On Thu, Mar 11, 2021 at 8:18 PM Patrick Donnelly
<pdonnell(a)redhat.com> wrote:
On Thu, Mar 11, 2021 at 8:15 AM Jeff Layton <jlayton(a)redhat.com> wrote:
tl;dr version: in cephfs, the MDS handles truncating object data when
inodes are truncated. This is problematic with fscrypt.
Longer version:
I've been working on a patchset to add fscrypt support to kcephfs, and
have hit a problem with the way that truncation is handled. The main
issue is that fscrypt uses block-based ciphers, so we must ensure that
we read and write complete crypto blocks on the OSDs.
I'm currently using 4k crypto blocks, but we may want to allow this to
be tunable eventually (though it will need to be smaller than and align
with the OSD object size). For simplicity's sake, I'm planning to
disallow custom layouts on encrypted inodes. We could consider adding
that later (but it doesn't sound likely to be worthwhile).
Normally, when a file is truncated (usually via a SETATTR MDS call), the
MDS handles truncating or deleting objects on the OSDs.

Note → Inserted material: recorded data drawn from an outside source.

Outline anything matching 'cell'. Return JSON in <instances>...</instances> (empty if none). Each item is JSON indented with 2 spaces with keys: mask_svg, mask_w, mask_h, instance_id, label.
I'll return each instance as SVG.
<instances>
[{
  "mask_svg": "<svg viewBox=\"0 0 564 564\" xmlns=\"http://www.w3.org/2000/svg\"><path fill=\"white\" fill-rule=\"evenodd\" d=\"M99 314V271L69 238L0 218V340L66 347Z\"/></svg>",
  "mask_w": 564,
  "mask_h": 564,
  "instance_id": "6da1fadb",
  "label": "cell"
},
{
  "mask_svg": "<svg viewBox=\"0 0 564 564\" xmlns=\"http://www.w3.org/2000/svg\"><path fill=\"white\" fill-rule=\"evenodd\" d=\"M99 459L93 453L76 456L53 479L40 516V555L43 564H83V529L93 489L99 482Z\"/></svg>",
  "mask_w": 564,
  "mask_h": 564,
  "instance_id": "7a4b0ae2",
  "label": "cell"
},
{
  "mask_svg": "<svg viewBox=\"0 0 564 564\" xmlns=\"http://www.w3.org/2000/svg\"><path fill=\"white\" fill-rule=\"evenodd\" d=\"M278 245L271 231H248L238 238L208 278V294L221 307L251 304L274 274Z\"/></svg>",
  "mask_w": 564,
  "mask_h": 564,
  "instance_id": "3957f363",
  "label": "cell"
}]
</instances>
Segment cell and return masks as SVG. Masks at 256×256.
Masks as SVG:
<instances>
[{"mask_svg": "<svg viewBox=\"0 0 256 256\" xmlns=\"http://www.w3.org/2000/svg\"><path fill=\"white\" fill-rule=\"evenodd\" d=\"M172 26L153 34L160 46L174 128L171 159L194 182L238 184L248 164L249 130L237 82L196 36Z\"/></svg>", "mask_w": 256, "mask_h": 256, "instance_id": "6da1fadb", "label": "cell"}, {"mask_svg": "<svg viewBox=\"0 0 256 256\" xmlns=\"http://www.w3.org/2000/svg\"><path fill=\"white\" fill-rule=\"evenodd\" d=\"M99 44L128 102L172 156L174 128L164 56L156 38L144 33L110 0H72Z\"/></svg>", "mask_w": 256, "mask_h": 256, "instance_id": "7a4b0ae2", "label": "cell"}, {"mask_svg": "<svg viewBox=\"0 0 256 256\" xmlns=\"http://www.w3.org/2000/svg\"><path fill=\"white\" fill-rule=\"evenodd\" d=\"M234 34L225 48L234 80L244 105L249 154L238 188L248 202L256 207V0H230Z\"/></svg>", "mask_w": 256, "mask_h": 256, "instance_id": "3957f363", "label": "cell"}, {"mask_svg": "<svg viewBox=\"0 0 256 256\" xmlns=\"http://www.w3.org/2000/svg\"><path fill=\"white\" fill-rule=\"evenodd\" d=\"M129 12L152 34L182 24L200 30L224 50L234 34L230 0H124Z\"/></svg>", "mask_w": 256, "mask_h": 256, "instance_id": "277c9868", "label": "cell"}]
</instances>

This is done
somewhat lazily in that the MDS replies to the client before this
process is complete (AFAICT).
So I've done some more research on this and it's not that simplistic.
Broadly, a truncate causes the following to happen:
- Revoke all write caps (but not Fcb) from clients.
- Journal the truncate operation.
- Respond with unsafe reply.
- After setattr is journalled, regrant Fs with new file size,
truncate_seq, truncate_size
- issue trunc cap update with new file size, truncate_seq,
truncate_size (looks redundant with prior step)
- actually start truncating objects above file size; concurrently
grant all wanted Fwb... caps wanted by client
- reply safe
From what I can tell, the clients use the truncate_seq/truncate_size
to avoid writing to data what the MDS plans to truncate. I haven't
really dug into how that works. Maybe someone more familiar with that
code can chime in.
So the MDS seems to truncate/delete objects lazily in the background
but it does so safely and consistently.
Right; ti's lazy in that it's not done immediately in a blocking
manner, but it's absolutely safe. Truncate seq and size are also
fields you can send to the OSD on read or write operations, and the
client includes them on every op. It just has to do a (reasonably)
simple conversion from the total truncate size the MDS gives it to
what that means for the object being accessed (based on the striping
pattern and object number).
I'll try and think a bit more on how to handle the special extra size
for encryption.
...although in my current sleep-addled state, I'm actually not sure we
need to add any permanent storage to the MDS to handle this case! We
can probably just extend the front-end truncate op so that it can take
a separate "real-truncate-size" and the logical file size, can't we?